From health and welfare to rescue and adoption stories, advocacy and art, factual articles and fictional stories, "The Creative Cat" offers both visual and verbal education and entertainment about cats for people who love cats, pets and animals of all species.

6 thoughts on “Rescue Stories

  • I would enjoy seeing the stories, the stories I have been able to read have been heart warming and well written, they always are….oh, and the name pie face is just the best !!! ☺☺♥♥

    Reply
    • Pieface was my mother’s invention. I’ve wanted to name a foster in honor of him! Thanks on the stories. Of all I write these are probably the closest to me. I’m looking forward to getting down to work on this.

      Reply
    • She was a lifesaver for me! She taught me things I didn’t even know I needed to know, but made me a better cat person long before I started rescuing.

      Reply
  • I’m so glad you’re doing an anthology. I would mix categories into one book to begin with, maybe six – ten stories in six categories. Pick the best of the best. Maybe have fellow (Cat) writers help you choose which ones. You want 40,000 – 70,000 words total. You may want to edit the stories themselves.

    Reply
    • Thanks, Mollie! I’ve actually been working on this rescue stories anthology idea for several years because it was such an easy choice. In fact I had been hoping to get to one of the conferences pre-Covid to maybe talk with an editor and maybe a few members in person.

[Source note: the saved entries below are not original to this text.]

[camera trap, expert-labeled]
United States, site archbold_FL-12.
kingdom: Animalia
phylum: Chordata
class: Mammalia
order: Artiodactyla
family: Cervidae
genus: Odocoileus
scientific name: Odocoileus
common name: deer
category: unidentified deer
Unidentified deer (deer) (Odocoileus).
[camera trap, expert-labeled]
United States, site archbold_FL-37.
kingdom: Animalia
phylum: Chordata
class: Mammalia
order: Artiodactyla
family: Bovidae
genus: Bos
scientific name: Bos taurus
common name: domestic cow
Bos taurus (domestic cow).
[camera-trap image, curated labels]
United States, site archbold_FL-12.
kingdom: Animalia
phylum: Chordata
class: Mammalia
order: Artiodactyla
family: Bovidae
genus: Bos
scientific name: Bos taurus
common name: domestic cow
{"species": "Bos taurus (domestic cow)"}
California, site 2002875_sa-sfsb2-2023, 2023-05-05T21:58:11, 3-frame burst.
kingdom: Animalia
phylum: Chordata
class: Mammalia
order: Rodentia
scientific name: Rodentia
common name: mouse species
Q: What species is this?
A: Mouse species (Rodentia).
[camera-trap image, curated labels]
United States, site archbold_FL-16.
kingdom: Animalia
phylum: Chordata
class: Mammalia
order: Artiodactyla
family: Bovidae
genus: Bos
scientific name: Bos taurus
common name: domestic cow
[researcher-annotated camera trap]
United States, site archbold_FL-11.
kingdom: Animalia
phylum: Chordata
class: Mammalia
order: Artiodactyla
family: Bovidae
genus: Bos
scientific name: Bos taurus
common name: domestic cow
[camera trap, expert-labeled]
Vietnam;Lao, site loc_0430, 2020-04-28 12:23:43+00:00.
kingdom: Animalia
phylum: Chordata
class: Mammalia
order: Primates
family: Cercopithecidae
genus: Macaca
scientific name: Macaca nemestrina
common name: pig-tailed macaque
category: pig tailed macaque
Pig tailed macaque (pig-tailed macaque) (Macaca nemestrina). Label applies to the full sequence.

      I had planned a few mixed volumes, but I’m also planning a few that focus on TNR, socialization, fostering, ones for specific audiences as an appeal and also for instruction. They will all be edited. Many of these posts are first drafts because they also served as fundraisers, sharing information, and soliciting adopters, in the moment. Now that need is long gone. A local friend is an editor and cat lover and she also has ideas. But I’ve been waiting until I had things farther along before I brought it up on one of our chats.